Ok, that is indeed better. For a further improvement we should let the previous generation of paintings judge the new one.
It's widely accepted because it's cheap, but LLMs aren't really good judges.

It's supposed to leverage a "generate vs. critique" gap in skill level as a form of self-improvement. It's easier to judge how good food is vs. make it.

But here's the thing. When it comes to code review, you need to be effectively as skilled as the person who wrote it. There isn't really a gap.

And then the real clincher is this. LLMs naturally have a skill gap between their judgement and generation skills as is. The reason is that they have superhuman pattern matching and memorization ability. They can use their memorized patterns as a massive crutch for their actual reasoning skills, but they can't do the same for judgement calls in code review.
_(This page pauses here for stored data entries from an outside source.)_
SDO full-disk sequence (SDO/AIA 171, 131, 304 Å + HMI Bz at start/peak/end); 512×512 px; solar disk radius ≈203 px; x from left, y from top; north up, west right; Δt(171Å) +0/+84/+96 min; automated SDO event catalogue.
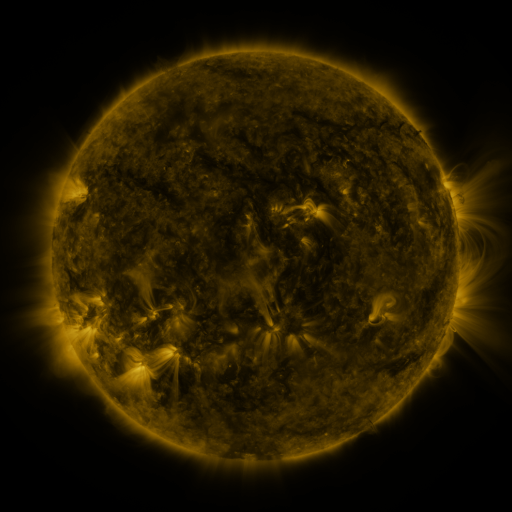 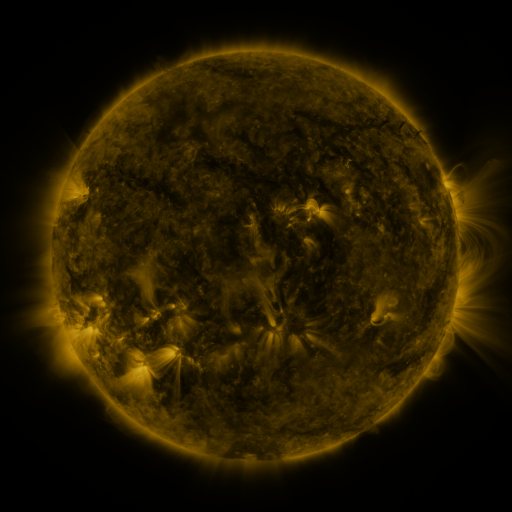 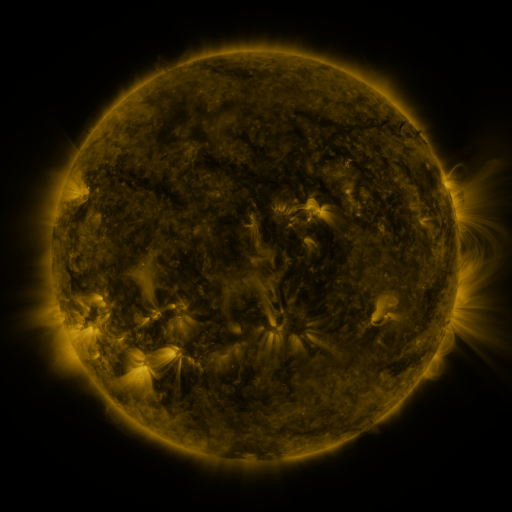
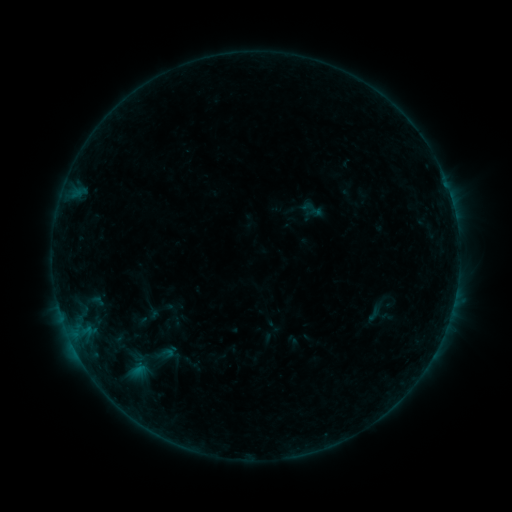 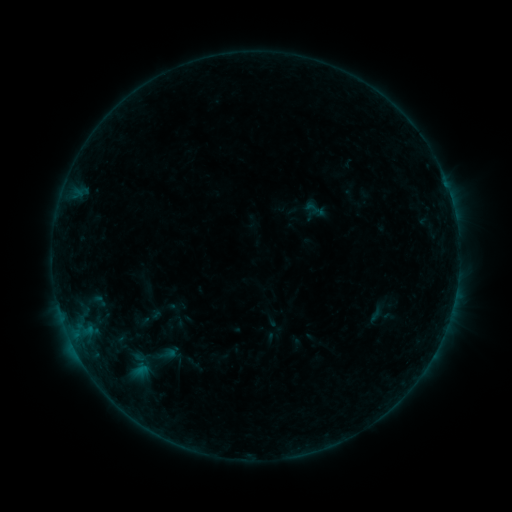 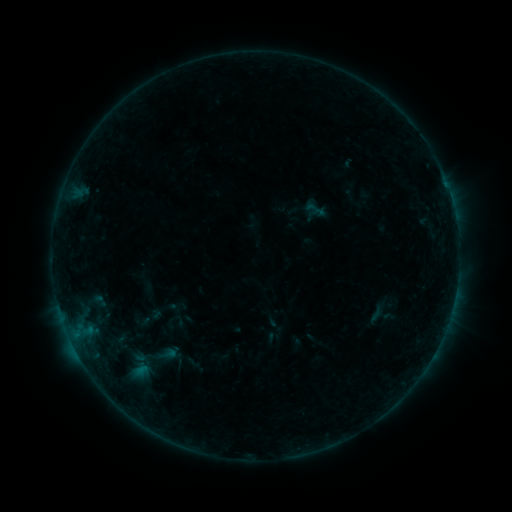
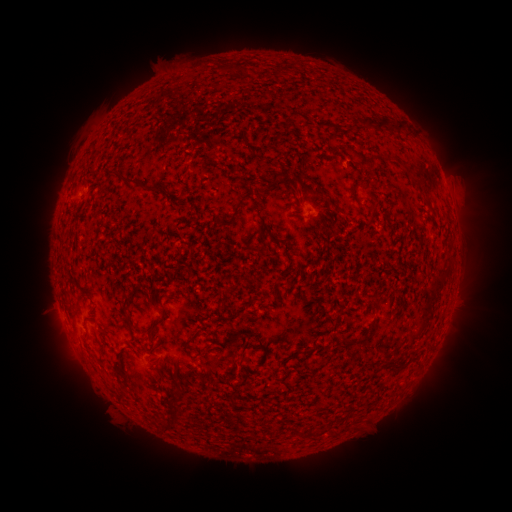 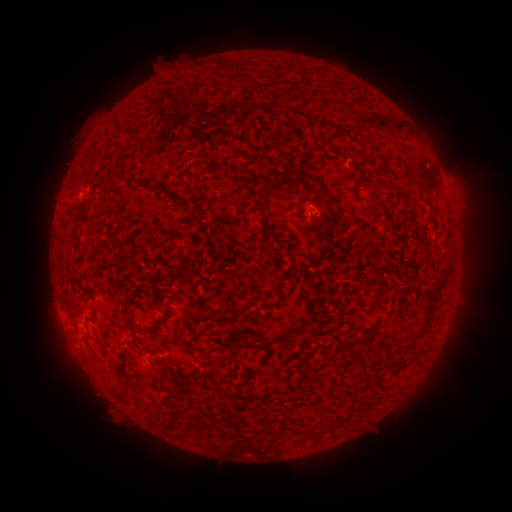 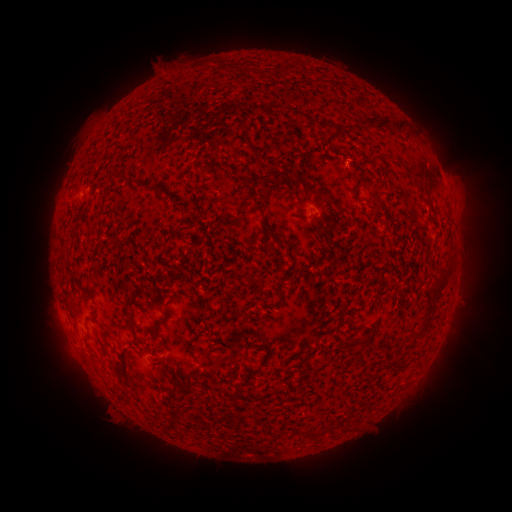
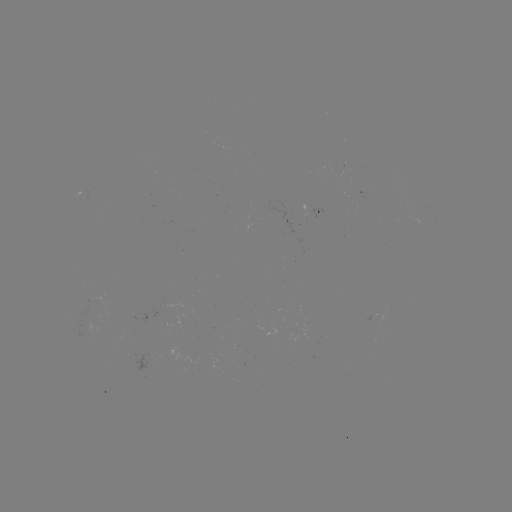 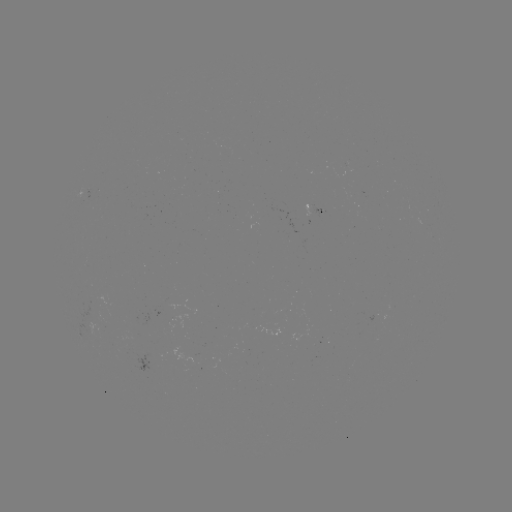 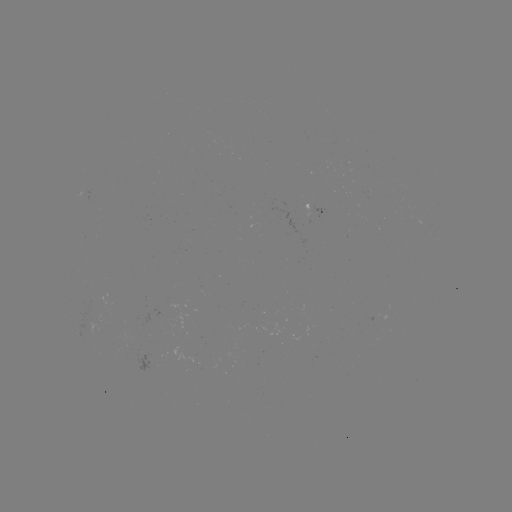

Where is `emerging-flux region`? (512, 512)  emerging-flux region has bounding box [302, 203, 311, 216].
Accepted by whom, the people shoving AI down our throats?
Shouldn't one review the ratings of say a random 1% to ensure it's performing as expected?
> Hard to tell what to make of that.

It's not hard. You are visiting a website with an .ai domain. You already know what the conclusions will be.

Why is it hard to ignore an attempt to assess reality that is not grounded in reality?
That's an extremely dense question :) (Not pejorative, but conceptual dense).
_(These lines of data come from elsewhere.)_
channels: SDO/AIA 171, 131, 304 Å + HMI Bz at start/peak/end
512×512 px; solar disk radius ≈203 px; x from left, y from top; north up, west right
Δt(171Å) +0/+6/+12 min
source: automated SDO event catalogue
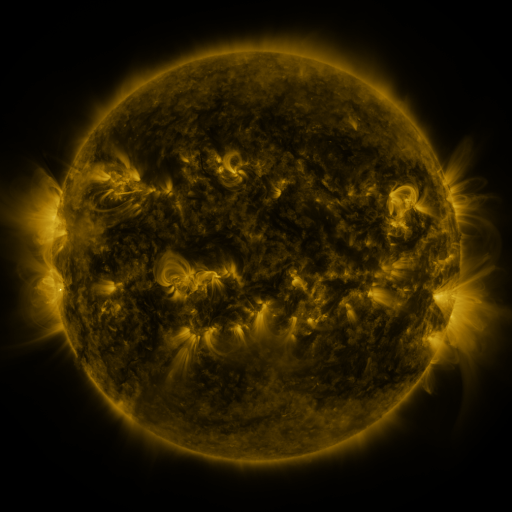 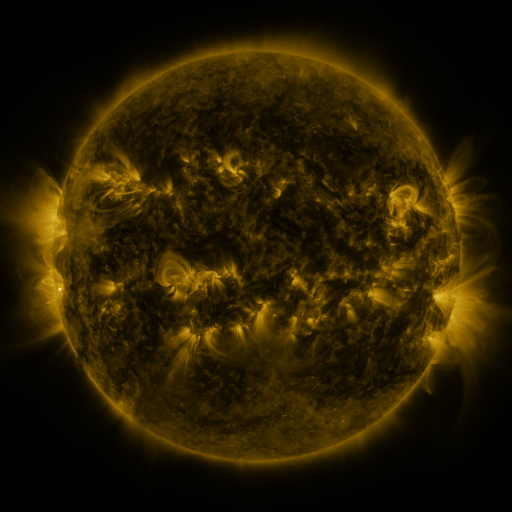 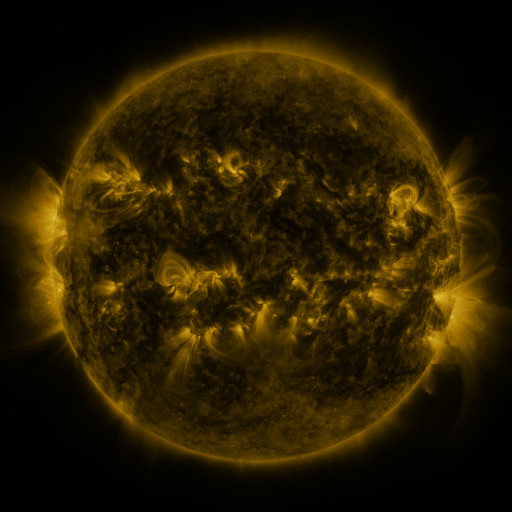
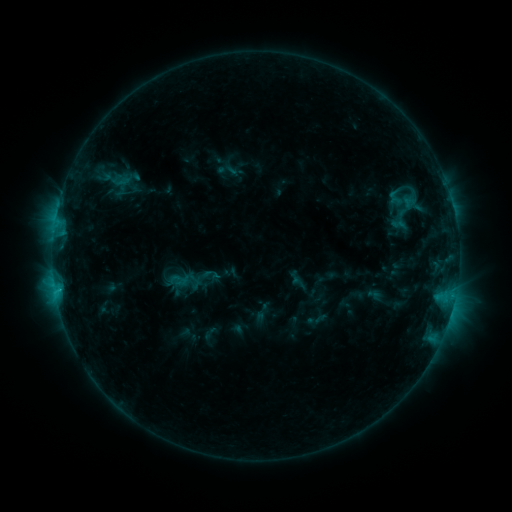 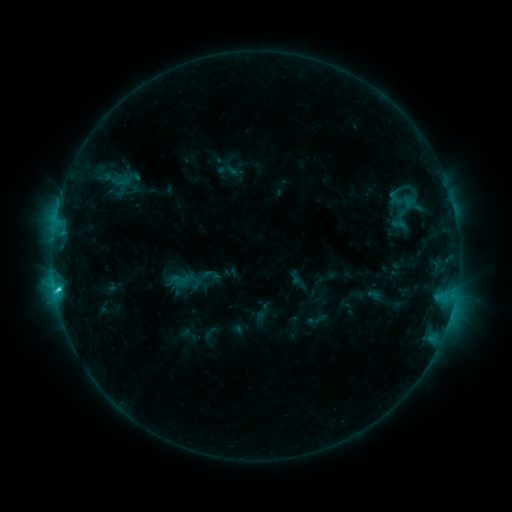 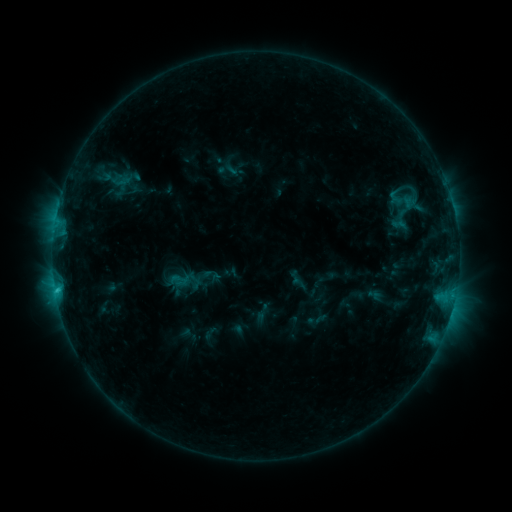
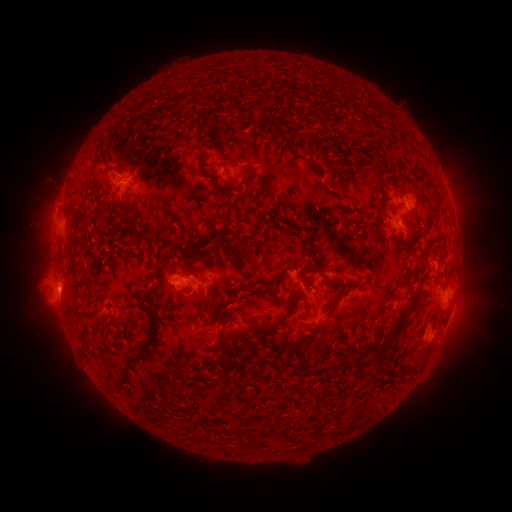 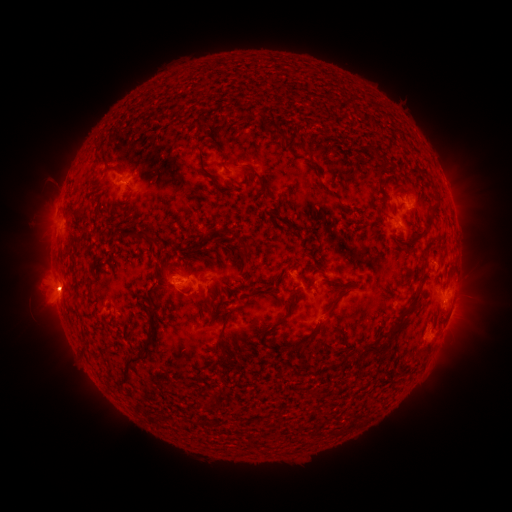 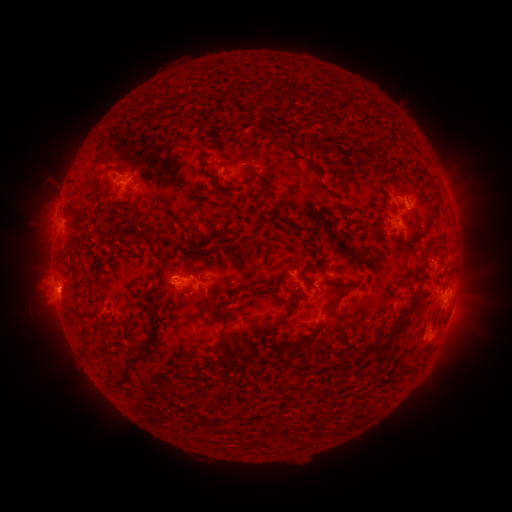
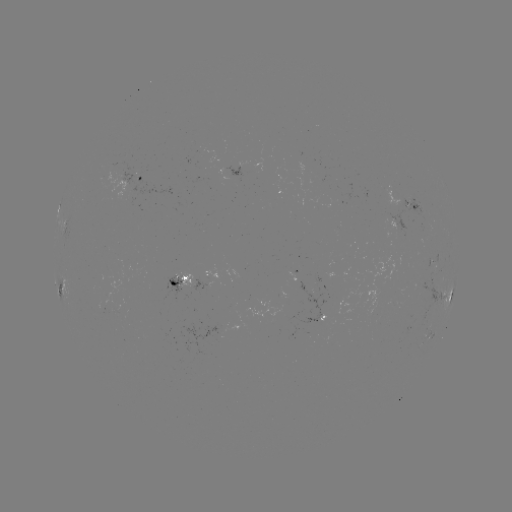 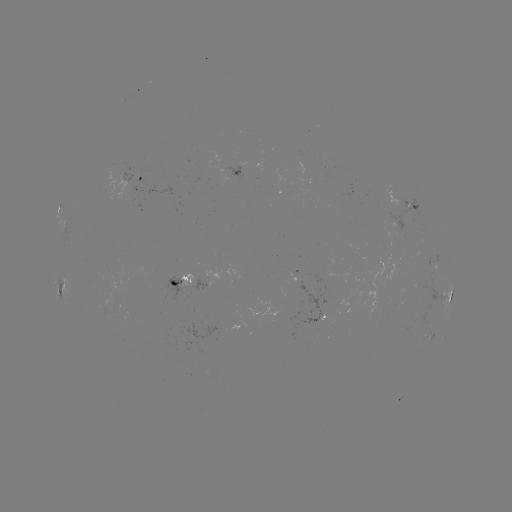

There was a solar flare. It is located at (59, 286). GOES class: C1.9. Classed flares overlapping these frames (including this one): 1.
I had some fun trying to answer it, ignoring fixating on whether or not the premise is true, for argument's sake.

My answer is:

I would think "attempting to assess reality that is not grounded in reality" is hard to ignore due to a combination of "it's what is available," being easy to understand, and seeming useful (decoupled from whether it's really so). As a result, it's hard to ignore because it's what is mostly available to us for consumption and is easy to make "consumable."

I think there is a LARGE overlap in this topic with my pet peeve and hatred of mock tests in development. They are not completely useless, but their obvious flaws and vulnerabilities seem to me to be in the same area: "Not grounded in reality."

Said another way: Because it's what's easy to make, and thus there is a lot of it, creating a positive feedback loop of mere-exposure effect. Then it becomes hard to ignore because it's what's shoved in our face.

It's almost too on the nose to be satire, yet here we are.
It undermines the private benchmark approach if the evaluation is done that way.